Liu Shi: From a Soldier’s Dream to the Freedom of Abstract Painting

Interview & Text by: Tan Xiaozheng (Editor-in-Chief, BACKWALL)
Location: FAUN Gallery, Chengdu
Date: October 14, 2024

On a sunny afternoon in Chengdu, artist Liu Shi sat quietly under the soft light of FAUN Gallery, speaking slowly and calmly about his forty-year journey with painting. There was nothing exaggerated about the way he talked—just like his paintings, his words carried the weight of time: honest, stubborn, and free.

“At first, I wanted to be a soldier.”

“I actually wanted to join the army when I was a kid,” Liu said with a laugh. “Several of my relatives were soldiers. But because of my father’s political background, that path was closed to me.”

He admitted that as a boy, he didn’t like painting at all. “Back then I thought art was for soft guys. Soldiers with guns—that was real man stuff.”

But his father insisted, guiding him step by step into art. By middle school, Liu had enrolled in Chengdu No. 25 High School, where he met his first real mentor, Li Jixiang, a painter active during China’s ‘85 New Wave’ movement. “That was the first time I truly fell in love with painting,” he said.

Youth and Idealism: From Sichuan Fine Arts Institute to Abstract Expression

In 1996, Liu entered the Sichuan Fine Arts Institute. It was an era dominated by realism, yet he was drawn to abstract expressionism.

“When some foreign artists came for exchange, it really shook me up,” he recalled. “Out of maybe fifteen classmates, I was the only one painting abstract. I just wanted to do something different.”

But reality hit hard after graduation. “I thought I’d serve the country after college,” he said, “but I couldn’t even pay my rent.”

He worked part-time at a business college in Chengdu, earning 180 yuan a month, saving every bit to buy paint. “Those were the years when ideals collided head-on with reality.”

The Blue Roof Years: Freedom and Loss

By 2004, Liu had joined Blue Roof Art District, a legendary place for Sichuan’s contemporary artists. “Everyone was broke but pure,” he laughed. “We painted, debated, and drank together every day.”

Then disaster struck. After the 2008 Wenchuan earthquake, floods in 2009–2010 destroyed nearly 70% of his work. “That day, I went crazy,” he said. “I even posted on Weibo: ‘God asked me if I’d lost my mind.’ I didn’t paint for half a year after that.”

The loss became a turning point. “I started questioning everything—what is art, really? Is it worth betting my whole life on it?”

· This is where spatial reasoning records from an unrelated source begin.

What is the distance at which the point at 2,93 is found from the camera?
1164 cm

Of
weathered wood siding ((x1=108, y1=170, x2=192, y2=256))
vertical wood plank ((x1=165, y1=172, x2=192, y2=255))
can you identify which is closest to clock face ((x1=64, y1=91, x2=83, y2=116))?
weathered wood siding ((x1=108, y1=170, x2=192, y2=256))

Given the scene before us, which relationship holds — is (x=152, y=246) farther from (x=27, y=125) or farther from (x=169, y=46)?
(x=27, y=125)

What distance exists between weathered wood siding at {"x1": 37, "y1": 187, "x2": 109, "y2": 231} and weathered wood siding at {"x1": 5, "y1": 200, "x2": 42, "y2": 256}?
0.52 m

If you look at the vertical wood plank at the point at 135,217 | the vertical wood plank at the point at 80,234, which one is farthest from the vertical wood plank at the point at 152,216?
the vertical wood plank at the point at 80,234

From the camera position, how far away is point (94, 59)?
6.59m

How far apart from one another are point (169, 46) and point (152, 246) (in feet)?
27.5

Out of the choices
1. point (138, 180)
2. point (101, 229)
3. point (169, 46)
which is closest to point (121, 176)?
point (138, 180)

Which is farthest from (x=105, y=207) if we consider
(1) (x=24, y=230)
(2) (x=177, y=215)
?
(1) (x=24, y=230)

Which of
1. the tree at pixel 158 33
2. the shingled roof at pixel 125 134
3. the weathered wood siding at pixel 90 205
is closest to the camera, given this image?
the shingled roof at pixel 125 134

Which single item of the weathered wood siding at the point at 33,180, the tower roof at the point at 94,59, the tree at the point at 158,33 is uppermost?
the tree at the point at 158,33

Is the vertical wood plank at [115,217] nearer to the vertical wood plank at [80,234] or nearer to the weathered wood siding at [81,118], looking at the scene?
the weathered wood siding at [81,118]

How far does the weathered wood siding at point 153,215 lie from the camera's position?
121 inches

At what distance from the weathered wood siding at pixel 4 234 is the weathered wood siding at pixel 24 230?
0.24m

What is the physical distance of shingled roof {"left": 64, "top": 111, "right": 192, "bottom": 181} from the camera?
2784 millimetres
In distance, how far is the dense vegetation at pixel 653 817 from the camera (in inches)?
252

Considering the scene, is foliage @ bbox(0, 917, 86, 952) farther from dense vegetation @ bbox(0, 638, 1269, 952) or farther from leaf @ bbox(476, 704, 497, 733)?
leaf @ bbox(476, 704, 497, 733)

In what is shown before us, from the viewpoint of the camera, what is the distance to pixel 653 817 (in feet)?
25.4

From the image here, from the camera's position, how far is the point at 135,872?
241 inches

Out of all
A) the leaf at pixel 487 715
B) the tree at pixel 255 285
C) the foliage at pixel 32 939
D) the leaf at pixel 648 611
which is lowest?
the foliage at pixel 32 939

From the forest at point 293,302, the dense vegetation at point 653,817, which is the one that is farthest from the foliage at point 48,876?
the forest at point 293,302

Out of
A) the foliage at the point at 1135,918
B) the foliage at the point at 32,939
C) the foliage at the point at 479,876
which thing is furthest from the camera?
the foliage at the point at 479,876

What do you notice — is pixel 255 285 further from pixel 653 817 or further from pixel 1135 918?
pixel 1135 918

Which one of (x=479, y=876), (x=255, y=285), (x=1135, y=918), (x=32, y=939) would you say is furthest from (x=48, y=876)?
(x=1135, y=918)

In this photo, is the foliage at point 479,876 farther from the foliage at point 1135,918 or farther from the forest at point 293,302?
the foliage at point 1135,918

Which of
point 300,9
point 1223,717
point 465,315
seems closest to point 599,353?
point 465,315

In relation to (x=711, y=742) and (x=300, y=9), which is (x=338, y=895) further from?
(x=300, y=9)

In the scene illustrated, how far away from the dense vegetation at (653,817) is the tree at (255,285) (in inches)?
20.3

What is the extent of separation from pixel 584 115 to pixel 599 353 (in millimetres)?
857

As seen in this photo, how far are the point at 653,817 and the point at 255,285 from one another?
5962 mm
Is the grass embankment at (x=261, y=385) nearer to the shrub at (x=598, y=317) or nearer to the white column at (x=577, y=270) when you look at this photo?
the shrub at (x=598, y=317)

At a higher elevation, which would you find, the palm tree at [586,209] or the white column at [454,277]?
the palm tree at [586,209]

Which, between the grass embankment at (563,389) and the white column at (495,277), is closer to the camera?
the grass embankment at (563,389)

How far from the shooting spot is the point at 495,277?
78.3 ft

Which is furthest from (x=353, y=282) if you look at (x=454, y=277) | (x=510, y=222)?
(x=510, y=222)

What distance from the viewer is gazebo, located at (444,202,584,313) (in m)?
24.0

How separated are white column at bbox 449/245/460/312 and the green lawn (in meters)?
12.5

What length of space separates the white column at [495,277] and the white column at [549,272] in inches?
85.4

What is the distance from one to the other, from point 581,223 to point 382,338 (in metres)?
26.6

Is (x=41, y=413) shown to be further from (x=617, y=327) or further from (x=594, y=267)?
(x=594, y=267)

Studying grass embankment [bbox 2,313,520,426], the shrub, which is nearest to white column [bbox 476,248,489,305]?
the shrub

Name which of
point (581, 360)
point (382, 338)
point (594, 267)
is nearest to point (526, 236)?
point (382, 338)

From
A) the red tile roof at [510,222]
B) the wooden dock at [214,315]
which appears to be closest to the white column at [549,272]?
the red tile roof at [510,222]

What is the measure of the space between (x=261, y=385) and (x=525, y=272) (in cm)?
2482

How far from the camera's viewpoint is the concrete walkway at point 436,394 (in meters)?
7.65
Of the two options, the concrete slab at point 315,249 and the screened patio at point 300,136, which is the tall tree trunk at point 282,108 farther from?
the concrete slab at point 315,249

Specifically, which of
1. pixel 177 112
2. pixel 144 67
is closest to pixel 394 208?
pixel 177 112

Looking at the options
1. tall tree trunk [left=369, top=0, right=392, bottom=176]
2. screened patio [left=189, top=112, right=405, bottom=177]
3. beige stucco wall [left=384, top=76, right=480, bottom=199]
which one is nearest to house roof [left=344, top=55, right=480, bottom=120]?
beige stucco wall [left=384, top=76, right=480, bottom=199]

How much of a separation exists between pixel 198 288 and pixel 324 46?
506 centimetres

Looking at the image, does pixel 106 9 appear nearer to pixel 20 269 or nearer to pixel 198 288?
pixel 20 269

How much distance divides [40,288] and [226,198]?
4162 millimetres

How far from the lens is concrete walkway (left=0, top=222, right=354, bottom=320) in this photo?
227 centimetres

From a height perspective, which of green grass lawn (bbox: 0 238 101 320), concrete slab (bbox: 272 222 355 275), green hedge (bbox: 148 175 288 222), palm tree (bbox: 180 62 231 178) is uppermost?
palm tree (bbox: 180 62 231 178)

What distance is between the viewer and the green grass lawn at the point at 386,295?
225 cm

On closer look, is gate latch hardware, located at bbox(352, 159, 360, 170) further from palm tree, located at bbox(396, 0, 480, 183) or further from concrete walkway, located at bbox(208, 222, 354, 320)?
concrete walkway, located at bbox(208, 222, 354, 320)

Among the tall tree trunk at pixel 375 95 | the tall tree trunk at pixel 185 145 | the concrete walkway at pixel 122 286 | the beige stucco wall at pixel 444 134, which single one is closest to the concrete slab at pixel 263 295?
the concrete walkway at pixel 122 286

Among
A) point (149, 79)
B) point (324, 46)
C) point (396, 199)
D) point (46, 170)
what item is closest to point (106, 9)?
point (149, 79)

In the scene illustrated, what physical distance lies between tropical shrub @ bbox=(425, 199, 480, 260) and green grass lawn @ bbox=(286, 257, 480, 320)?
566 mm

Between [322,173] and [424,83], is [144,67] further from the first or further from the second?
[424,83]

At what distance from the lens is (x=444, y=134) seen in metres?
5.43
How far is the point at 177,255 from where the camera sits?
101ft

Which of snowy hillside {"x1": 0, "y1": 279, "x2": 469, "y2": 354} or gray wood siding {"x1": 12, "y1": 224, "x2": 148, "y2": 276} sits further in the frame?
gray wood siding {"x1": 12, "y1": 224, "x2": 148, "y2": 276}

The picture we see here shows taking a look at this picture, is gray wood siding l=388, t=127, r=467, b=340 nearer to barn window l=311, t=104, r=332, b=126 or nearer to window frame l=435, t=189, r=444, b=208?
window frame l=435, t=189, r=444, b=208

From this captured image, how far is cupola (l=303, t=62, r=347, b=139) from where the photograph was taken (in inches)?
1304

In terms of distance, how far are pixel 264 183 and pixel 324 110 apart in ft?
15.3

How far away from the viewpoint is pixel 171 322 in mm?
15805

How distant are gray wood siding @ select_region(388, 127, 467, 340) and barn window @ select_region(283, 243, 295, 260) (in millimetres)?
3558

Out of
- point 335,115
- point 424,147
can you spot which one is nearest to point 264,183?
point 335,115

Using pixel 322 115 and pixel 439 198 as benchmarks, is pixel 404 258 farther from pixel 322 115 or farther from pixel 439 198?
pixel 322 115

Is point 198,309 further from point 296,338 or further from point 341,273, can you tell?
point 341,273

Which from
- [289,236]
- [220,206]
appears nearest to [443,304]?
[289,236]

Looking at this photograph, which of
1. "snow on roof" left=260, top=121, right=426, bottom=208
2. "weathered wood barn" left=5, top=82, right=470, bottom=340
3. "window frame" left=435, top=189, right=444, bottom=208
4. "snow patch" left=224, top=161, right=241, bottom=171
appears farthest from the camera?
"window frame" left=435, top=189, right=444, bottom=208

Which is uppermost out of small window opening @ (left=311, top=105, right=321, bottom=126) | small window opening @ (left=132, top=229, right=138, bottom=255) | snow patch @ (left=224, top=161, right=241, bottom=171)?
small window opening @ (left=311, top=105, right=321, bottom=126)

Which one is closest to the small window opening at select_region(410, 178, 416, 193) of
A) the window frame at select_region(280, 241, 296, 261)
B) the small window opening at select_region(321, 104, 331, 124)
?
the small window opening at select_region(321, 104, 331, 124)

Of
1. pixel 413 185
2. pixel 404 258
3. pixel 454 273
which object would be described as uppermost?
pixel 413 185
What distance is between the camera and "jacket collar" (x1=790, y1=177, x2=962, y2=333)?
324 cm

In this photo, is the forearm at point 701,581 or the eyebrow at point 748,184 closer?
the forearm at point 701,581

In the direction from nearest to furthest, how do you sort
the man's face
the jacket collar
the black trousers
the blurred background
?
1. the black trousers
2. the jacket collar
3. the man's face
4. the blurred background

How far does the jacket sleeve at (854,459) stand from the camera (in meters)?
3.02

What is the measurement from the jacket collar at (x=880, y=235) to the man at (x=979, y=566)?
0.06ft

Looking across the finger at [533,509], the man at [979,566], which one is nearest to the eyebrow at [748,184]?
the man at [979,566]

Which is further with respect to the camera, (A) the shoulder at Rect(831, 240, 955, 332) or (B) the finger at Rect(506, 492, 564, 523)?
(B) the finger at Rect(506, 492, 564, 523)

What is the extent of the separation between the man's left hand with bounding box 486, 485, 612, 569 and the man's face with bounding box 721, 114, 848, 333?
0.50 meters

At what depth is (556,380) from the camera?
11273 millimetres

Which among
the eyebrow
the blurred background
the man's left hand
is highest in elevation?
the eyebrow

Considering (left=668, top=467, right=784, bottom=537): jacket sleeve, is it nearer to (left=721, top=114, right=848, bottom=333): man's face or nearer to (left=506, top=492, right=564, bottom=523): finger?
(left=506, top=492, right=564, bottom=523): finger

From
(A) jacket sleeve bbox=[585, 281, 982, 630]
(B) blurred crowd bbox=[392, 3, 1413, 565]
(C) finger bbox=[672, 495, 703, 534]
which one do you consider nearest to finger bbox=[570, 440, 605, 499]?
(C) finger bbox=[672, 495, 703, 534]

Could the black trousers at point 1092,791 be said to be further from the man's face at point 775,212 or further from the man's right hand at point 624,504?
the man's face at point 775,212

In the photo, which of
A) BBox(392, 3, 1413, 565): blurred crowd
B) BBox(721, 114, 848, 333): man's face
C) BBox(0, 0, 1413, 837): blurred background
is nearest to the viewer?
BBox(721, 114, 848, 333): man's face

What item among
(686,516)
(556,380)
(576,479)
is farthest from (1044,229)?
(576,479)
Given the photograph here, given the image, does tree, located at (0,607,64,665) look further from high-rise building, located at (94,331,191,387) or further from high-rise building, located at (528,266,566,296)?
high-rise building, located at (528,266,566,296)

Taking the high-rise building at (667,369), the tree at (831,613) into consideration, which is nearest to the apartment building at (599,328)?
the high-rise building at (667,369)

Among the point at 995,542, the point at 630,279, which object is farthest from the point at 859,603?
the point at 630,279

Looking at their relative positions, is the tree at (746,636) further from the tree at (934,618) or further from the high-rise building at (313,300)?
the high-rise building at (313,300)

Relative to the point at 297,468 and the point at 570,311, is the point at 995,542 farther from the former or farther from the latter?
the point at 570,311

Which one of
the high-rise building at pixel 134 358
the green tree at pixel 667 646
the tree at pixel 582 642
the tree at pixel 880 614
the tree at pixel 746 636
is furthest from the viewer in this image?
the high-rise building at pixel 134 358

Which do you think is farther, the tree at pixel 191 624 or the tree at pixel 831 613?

Refusing Representation: Staying Wild and Independent

“In 2006, a Beijing gallery offered to represent me,” he said, “but they wanted me to make things that would sell. I turned them down.”

His tone stayed calm but firm. “Art shouldn’t be controlled by sales logic.”

Since then, Liu has handled most of his own shows. “I once saw FAUN Gallery’s account on WeChat, left a message: ‘Would you like to collaborate?’ They replied the next day, we added each other on WeChat, and three days later the show was set.”

“I don’t think self-recommending is embarrassing,” he added. “It’s confidence. Western artists do it all the time—why can’t we? Putting yourself out there honestly is a kind of strength.”

The Art Scene and Its “Rivers and Lakes”

When asked about the Chengdu art world, Liu smiled slightly. “Anywhere there are people, there’s jianghu—the rivers and lakes,” he said, referring to the Chinese word for social undercurrents and hidden politics.

“I realized a lot of relationships were just surface-level. So I became more independent, stopped hanging around the scene.”

He still respects Blue Roof for what it gave him, but he added, “Now I’d rather be one of the old Blue Roof guys—unaffiliated, unclassified.”

“Not a Contemporary Artist”—Just an Artist

“I’ve never labeled myself a ‘contemporary artist,’” Liu said. “I’m just an artist. Since I was a kid, maybe I was destined to live for art.”

His paintings often feature soldiers, wars, and tension—echoes of his childhood dream. “I’m not painting violence,” he explained. “I’m painting power. Honesty in conflict.”

Epilogue: Painting as Faith

As the interview wrapped up, Liu spoke softly:
“Painting, to me, is a form of faith. I don’t live off it—I live through it.”

From a boy who dreamed of the army to an artist who insists on freedom; from canvases ruined by floods to the courage to knock on new doors—Liu Shi’s story, like his paintings, doesn’t please or explain. It simply stays true to itself.

🎨 Postscript

At FAUN Gallery, Liu’s latest works radiate a strange duality—both violent and tender. That tension is his true color, forged over time. In a noisy, distracted world, he remains proof that an artist can stay awake and burn bright.